Wraz z pojawianiem się coraz nowszych modeli aut, ewoluują również sposoby złodziei na ich kradzież. W związku z niedawną próbą włamania się do Range Rovera w Wielkiej Brytanii ludzie znów przypomnieli sobie o tym nadal powszechnym problemie.

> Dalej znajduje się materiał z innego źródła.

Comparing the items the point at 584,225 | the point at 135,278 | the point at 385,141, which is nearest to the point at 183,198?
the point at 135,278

Więcej informacji na temat aktualnych wydarzeń znajdziesz na stronie głównej Gazeta.pl

W dzisiejszych czasach kradzież samochodów rozwinęła się już do tego stopnia, że złodzieje są w stanie dostać się do auta bez zwracania na siebie uwagi przechodniów. Dobrze znana jest już metoda ''na walizkę'', dzięki której istnieje możliwość przechwycenia sygnału z kluczyka, nawet w sytuacji, gdy znajduje się on z daleka od samochodu. Brytyjscy złodzieje jednak postawili na mniej dyskretne rozwiązanie. Czy dostanie się do auta poprzez wywiercanie dziury w bagażniku to innowacyjny sposób złodziei samochodów? Odpowiedź na to pytanie można uzyskać już po przeczytaniu pierwszego zdania tego akapitu, warto jednak spróbować zrozumieć intencje ''gangsterów''.

Zobacz wideo

Czym jest magistrala CAN?

Magistrala CAN (Controled Area Network) jest urządzeniem, którego zadaniem jest wymiana danych. W samochodzie odpowiada za radio, poduszki powietrzne, elektroniczne sterowanie, i wiele innych. Ważnym elementem urządzenia jest Immobilizer CAN, który służy do odcinania zapłonu silnika w momencie, gdy nie ma dostępu do odpowiedniego sygnału.

Okazuje się jednak, że siłowe dostanie się do wiązki CAN, w celu połączenia z nią urządzenia mającego rozbroić zabezpieczenie to wciąż powszechna metoda. To nią najprawdopodobniej kierowali się złodzieje, próbując przedostać się do wiązki poprzez dziurę w bagażniku. Taka droga ''na skróty'' mogła wyniknąć z tego, że nowsze modele Range Rovera są bardzo dobrze zabezpieczone, i nawet wybicie szyby może okazać się problemem.

Pozornie ciekawa metoda to nie wszystko

Takie ''innowacyjne metody'' na nic się jednak zdadzą w momencie, gdy złodzieje nie są wystarczająco doświadczeni. Pomijając kwestię, że wywiercona przez nich dziura została ''ukryta'' pod naklejką, to nie pomyśleli też o zabezpieczeniu samochodu przed namierzeniem. Skradziony samochód łatwo odzyskać dzięki zamieszczonemu w nim lokalizatorowi i w taki też sposób pechowy Range Rover wrócił do swojego właściciela.